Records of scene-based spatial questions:
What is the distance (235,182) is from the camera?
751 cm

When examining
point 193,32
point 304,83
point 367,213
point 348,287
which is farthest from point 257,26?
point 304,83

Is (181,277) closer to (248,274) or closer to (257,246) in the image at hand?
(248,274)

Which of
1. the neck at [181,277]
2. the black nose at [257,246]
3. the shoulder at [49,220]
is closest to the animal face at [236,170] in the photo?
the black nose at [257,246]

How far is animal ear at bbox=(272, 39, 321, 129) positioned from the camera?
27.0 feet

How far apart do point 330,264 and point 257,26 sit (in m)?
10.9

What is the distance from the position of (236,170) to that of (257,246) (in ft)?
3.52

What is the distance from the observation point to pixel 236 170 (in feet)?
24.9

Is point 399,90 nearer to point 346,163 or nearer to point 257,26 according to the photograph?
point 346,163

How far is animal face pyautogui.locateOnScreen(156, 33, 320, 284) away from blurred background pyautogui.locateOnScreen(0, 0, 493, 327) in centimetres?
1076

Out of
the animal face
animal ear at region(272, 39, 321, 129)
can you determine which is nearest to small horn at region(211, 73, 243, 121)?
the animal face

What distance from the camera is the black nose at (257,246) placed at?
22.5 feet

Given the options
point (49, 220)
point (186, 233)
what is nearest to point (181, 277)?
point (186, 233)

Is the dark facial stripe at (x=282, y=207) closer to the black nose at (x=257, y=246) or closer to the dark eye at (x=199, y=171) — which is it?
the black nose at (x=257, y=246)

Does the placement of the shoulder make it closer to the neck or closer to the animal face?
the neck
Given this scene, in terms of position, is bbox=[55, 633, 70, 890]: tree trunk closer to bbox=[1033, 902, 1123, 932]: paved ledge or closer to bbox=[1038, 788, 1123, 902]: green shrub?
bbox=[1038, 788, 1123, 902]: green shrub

Description of the task:
Rewrite all of the material above, changing "shoulder" to "upper back" everywhere it occurs and leaving everything else the same.

Solved problem:
What is the distance (235,182) is from the camera?
751 cm

When examining
point 193,32
point 304,83
point 367,213
point 348,287
which is farthest from point 257,26?
point 304,83

Is (181,277) closer to (248,274) or closer to (257,246) in the image at hand?
(248,274)

Which of
1. the neck at [181,277]
2. the black nose at [257,246]
3. the upper back at [49,220]
is closest to the animal face at [236,170] in the photo?
the black nose at [257,246]

How far is animal ear at bbox=(272, 39, 321, 129) positioned from the camera?
27.0 feet

How far apart do point 330,264 and point 257,26 sit (in m)?
10.9

What is the distance from the position of (236,170) to that of (257,246) (in ft)?
3.52

What is the distance from the observation point to pixel 236 170 (in feet)?
24.9

Is point 399,90 nearer to point 346,163 or nearer to point 257,26 according to the photograph?
point 346,163

How far is animal face pyautogui.locateOnScreen(156, 33, 320, 284) away from blurred background pyautogui.locateOnScreen(0, 0, 493, 327) in centimetres?
1076

Out of
the animal face
animal ear at region(272, 39, 321, 129)
can you determine which is nearest to small horn at region(211, 73, 243, 121)?
the animal face

What distance from the camera is the black nose at (257,246) placed at?
22.5 feet

Given the options
point (49, 220)
point (186, 233)
what is nearest to point (181, 277)?
point (186, 233)

Is the dark facial stripe at (x=282, y=207) closer to the black nose at (x=257, y=246) or closer to the dark eye at (x=199, y=171) — which is it?
the black nose at (x=257, y=246)

Does the placement of the upper back make it closer to the neck or closer to the animal face?
the neck
Given this scene, in terms of position, is bbox=[55, 633, 70, 890]: tree trunk closer to bbox=[1033, 902, 1123, 932]: paved ledge or closer to bbox=[1038, 788, 1123, 902]: green shrub?
bbox=[1038, 788, 1123, 902]: green shrub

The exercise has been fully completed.